Your instructions:
Reproduce the records exactly.

begin Records to process

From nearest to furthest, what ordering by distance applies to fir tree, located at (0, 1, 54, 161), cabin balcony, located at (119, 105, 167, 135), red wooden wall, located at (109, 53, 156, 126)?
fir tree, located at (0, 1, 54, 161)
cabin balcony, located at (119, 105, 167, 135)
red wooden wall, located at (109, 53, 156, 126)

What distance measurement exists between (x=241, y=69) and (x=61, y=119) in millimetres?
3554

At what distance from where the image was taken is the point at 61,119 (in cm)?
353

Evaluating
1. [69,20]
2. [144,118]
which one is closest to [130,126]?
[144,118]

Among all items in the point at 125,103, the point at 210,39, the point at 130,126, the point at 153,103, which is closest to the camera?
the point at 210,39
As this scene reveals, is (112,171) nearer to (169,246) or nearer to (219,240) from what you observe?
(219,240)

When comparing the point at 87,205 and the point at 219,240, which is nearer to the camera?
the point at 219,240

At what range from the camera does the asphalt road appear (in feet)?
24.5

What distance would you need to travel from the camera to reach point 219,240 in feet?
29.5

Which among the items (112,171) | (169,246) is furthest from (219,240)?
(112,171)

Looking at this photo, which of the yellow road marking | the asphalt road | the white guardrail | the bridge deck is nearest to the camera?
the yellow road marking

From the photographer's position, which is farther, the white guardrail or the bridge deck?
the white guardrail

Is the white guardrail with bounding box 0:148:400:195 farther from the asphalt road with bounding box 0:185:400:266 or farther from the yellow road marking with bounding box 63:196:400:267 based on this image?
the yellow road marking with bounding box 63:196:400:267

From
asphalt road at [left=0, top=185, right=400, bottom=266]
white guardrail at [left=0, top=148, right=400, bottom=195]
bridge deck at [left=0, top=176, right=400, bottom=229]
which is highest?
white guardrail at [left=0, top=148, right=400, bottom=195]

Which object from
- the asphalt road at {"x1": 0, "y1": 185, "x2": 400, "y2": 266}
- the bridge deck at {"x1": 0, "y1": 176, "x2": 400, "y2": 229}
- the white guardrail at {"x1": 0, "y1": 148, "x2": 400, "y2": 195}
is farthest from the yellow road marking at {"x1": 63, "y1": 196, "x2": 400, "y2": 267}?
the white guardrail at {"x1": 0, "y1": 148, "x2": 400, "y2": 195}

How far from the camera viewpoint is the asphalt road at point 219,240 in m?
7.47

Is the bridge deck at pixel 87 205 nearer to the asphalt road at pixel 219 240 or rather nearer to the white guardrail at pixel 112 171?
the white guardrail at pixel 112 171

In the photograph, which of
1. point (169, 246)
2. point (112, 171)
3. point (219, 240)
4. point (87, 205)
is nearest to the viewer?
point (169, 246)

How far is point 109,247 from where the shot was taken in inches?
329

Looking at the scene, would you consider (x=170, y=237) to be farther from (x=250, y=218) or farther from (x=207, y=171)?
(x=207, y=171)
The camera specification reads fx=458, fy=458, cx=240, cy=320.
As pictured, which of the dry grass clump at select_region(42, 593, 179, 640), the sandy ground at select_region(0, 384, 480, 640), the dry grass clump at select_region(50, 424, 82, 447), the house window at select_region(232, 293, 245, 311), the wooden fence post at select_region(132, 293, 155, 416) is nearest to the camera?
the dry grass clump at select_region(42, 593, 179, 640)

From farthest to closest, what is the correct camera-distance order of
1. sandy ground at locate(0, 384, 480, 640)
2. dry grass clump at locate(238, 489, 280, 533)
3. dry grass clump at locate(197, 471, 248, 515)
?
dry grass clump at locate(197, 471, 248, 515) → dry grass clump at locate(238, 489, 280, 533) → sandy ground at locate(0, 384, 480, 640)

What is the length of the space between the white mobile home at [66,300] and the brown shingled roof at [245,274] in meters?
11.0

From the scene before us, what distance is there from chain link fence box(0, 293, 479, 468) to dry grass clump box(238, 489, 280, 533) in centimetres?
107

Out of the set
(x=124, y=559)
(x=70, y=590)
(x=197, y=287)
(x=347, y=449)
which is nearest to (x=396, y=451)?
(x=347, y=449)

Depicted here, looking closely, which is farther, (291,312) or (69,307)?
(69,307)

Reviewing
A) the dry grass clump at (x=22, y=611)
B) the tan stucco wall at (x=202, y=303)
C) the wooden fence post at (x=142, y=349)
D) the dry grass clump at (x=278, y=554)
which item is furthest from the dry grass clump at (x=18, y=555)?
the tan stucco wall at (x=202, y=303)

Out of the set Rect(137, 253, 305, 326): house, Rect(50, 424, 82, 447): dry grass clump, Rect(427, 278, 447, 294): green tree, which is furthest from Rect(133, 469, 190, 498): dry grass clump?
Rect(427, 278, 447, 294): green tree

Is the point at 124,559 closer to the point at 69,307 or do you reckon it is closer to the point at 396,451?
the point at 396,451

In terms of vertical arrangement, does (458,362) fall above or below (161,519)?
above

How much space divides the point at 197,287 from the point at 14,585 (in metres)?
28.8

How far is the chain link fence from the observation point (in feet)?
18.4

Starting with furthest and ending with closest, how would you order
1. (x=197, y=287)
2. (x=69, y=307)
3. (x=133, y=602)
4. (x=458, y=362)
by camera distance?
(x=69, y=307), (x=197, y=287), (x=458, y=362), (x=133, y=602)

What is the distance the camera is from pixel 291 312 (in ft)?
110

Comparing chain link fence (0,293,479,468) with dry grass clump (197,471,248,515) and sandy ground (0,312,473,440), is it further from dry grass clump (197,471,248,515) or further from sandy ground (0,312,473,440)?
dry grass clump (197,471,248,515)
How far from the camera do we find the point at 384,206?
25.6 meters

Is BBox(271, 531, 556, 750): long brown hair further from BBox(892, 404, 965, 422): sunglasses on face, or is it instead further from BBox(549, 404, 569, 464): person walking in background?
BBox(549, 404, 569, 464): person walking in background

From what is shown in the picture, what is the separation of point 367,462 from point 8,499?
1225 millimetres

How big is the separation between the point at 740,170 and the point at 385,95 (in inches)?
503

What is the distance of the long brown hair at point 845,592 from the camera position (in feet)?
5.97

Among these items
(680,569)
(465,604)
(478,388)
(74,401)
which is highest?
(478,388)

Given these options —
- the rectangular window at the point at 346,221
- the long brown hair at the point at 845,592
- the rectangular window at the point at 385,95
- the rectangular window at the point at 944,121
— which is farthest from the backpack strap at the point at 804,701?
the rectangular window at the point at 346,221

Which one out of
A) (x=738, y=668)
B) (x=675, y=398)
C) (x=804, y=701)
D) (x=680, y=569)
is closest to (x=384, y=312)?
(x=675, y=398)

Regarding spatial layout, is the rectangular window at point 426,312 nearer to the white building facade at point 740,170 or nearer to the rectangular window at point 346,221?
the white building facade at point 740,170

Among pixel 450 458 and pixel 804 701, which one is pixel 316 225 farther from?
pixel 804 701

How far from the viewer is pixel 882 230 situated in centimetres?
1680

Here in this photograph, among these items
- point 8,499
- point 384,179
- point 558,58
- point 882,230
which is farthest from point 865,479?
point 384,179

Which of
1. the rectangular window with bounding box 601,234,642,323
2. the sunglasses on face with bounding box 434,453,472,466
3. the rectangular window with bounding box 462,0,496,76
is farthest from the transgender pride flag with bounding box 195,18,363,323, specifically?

end Records to process

Solution to this exercise:
From nearest to furthest, what ordering by distance applies to fir tree, located at (0, 1, 54, 161), cabin balcony, located at (119, 105, 167, 135), red wooden wall, located at (109, 53, 156, 126)?
fir tree, located at (0, 1, 54, 161)
cabin balcony, located at (119, 105, 167, 135)
red wooden wall, located at (109, 53, 156, 126)

What distance measurement exists between (x=241, y=69) and (x=61, y=119) in millimetres?
3554

At what distance from where the image was taken is the point at 61,119 (in cm)?
353

Evaluating
1. [69,20]
2. [144,118]
which one is closest to [130,126]?
[144,118]

Among all items in the point at 125,103, the point at 210,39, the point at 130,126, the point at 153,103, which is closest to the camera?
the point at 210,39
As this scene reveals, is (112,171) nearer to (169,246) or nearer to (219,240) from what you observe?
(219,240)

When comparing the point at 87,205 and the point at 219,240, which is nearer to the camera?
the point at 219,240

At what range from the camera does the asphalt road appear (in feet)?
24.5

What distance would you need to travel from the camera to reach point 219,240 in feet?
29.5

Which among the items (112,171) | (169,246) is furthest from (219,240)?
(112,171)

Looking at this photo, which of the yellow road marking | the asphalt road | the white guardrail | the bridge deck is nearest to the camera?
the yellow road marking

From the photographer's position, which is farther, the white guardrail or the bridge deck?
the white guardrail

Is the white guardrail with bounding box 0:148:400:195 farther from the asphalt road with bounding box 0:185:400:266 or farther from the yellow road marking with bounding box 63:196:400:267 based on this image?
the yellow road marking with bounding box 63:196:400:267

From
asphalt road at [left=0, top=185, right=400, bottom=266]
white guardrail at [left=0, top=148, right=400, bottom=195]
bridge deck at [left=0, top=176, right=400, bottom=229]
which is highest?
white guardrail at [left=0, top=148, right=400, bottom=195]

Which object from
- the asphalt road at {"x1": 0, "y1": 185, "x2": 400, "y2": 266}
- the bridge deck at {"x1": 0, "y1": 176, "x2": 400, "y2": 229}
- the white guardrail at {"x1": 0, "y1": 148, "x2": 400, "y2": 195}
is farthest from the yellow road marking at {"x1": 63, "y1": 196, "x2": 400, "y2": 267}?
the white guardrail at {"x1": 0, "y1": 148, "x2": 400, "y2": 195}

How far from the camera viewpoint is the asphalt road at point 219,240 in m?
7.47

Is the bridge deck at pixel 87 205 nearer to the asphalt road at pixel 219 240 or rather nearer to the white guardrail at pixel 112 171?
the white guardrail at pixel 112 171

In the photograph, which of
1. point (169, 246)
2. point (112, 171)
3. point (219, 240)
4. point (87, 205)
is nearest to the viewer?
point (169, 246)

How far is point 109,247 from where the shot was taken in inches?
329

Looking at the scene, would you consider (x=170, y=237) to be farther from (x=250, y=218) or farther from (x=207, y=171)?
(x=207, y=171)
The camera specification reads fx=458, fy=458, cx=240, cy=320.
As pictured, which of the dry grass clump at select_region(42, 593, 179, 640), the sandy ground at select_region(0, 384, 480, 640), the dry grass clump at select_region(50, 424, 82, 447), the house window at select_region(232, 293, 245, 311), the wooden fence post at select_region(132, 293, 155, 416) is nearest to the camera?
the dry grass clump at select_region(42, 593, 179, 640)

From farthest to closest, what is the correct camera-distance order of
1. sandy ground at locate(0, 384, 480, 640)
2. dry grass clump at locate(238, 489, 280, 533)
3. dry grass clump at locate(197, 471, 248, 515)
?
dry grass clump at locate(197, 471, 248, 515) → dry grass clump at locate(238, 489, 280, 533) → sandy ground at locate(0, 384, 480, 640)

What is the length of the space between the white mobile home at [66,300] and the brown shingled roof at [245,274] in meters?
11.0

From the scene before us, what distance is there from chain link fence box(0, 293, 479, 468) to dry grass clump box(238, 489, 280, 533) in centimetres?
107

Out of the set
(x=124, y=559)
(x=70, y=590)
(x=197, y=287)
(x=347, y=449)
which is nearest to (x=396, y=451)?
(x=347, y=449)

Depicted here, looking closely, which is farther, (291,312) or (69,307)?
(69,307)

Reviewing
A) the dry grass clump at (x=22, y=611)
B) the tan stucco wall at (x=202, y=303)
C) the wooden fence post at (x=142, y=349)
D) the dry grass clump at (x=278, y=554)
which item is furthest from the dry grass clump at (x=18, y=555)?
the tan stucco wall at (x=202, y=303)

Out of the set Rect(137, 253, 305, 326): house, Rect(50, 424, 82, 447): dry grass clump, Rect(427, 278, 447, 294): green tree, which is furthest from Rect(133, 469, 190, 498): dry grass clump?
Rect(427, 278, 447, 294): green tree

Is the point at 124,559 closer to the point at 69,307 or do you reckon it is closer to the point at 396,451?
the point at 396,451

In terms of vertical arrangement, does (458,362) fall above or below (161,519)?
above

How much space divides the point at 197,287 from the point at 14,585 (in metres)?
28.8

How far is the chain link fence from the observation point (in feet)?
18.4

Starting with furthest and ending with closest, how would you order
1. (x=197, y=287)
2. (x=69, y=307)
3. (x=133, y=602)
4. (x=458, y=362)
by camera distance?
(x=69, y=307), (x=197, y=287), (x=458, y=362), (x=133, y=602)

What is the distance the camera is from pixel 291 312 (in ft)?
110

Comparing chain link fence (0,293,479,468) with dry grass clump (197,471,248,515) and sandy ground (0,312,473,440), is it further from dry grass clump (197,471,248,515) or further from sandy ground (0,312,473,440)?
dry grass clump (197,471,248,515)
How far from the camera do we find the point at 384,206?
25.6 meters

Is BBox(271, 531, 556, 750): long brown hair further from BBox(892, 404, 965, 422): sunglasses on face, or is it instead further from BBox(549, 404, 569, 464): person walking in background?
BBox(549, 404, 569, 464): person walking in background

From what is shown in the picture, what is the separation of point 367,462 from point 8,499?
1225 millimetres

How big is the separation between the point at 740,170 and the point at 385,95 (in inches)?
503

What is the distance of the long brown hair at point 845,592 from the camera position (in feet)?
5.97

Among these items
(680,569)
(465,604)
(478,388)
(74,401)
which is highest?
(478,388)

Given these options —
- the rectangular window at the point at 346,221
- the long brown hair at the point at 845,592
- the rectangular window at the point at 385,95
- the rectangular window at the point at 944,121
— which is farthest from the backpack strap at the point at 804,701?
the rectangular window at the point at 346,221

Which one out of
A) (x=738, y=668)
B) (x=675, y=398)
C) (x=804, y=701)
D) (x=680, y=569)
is closest to (x=384, y=312)?
(x=675, y=398)

Regarding spatial layout, is the rectangular window at point 426,312 nearer to the white building facade at point 740,170 or nearer to the rectangular window at point 346,221?
the white building facade at point 740,170

Among pixel 450 458 and pixel 804 701, which one is pixel 316 225 farther from?
pixel 804 701

How far from the viewer is pixel 882 230 situated in centimetres?
1680

Here in this photograph, among these items
- point 8,499
- point 384,179
- point 558,58
- point 882,230
which is farthest from point 865,479?
point 384,179

Which of
1. the rectangular window with bounding box 601,234,642,323
2. the sunglasses on face with bounding box 434,453,472,466
3. the rectangular window with bounding box 462,0,496,76
is farthest from the transgender pride flag with bounding box 195,18,363,323, specifically?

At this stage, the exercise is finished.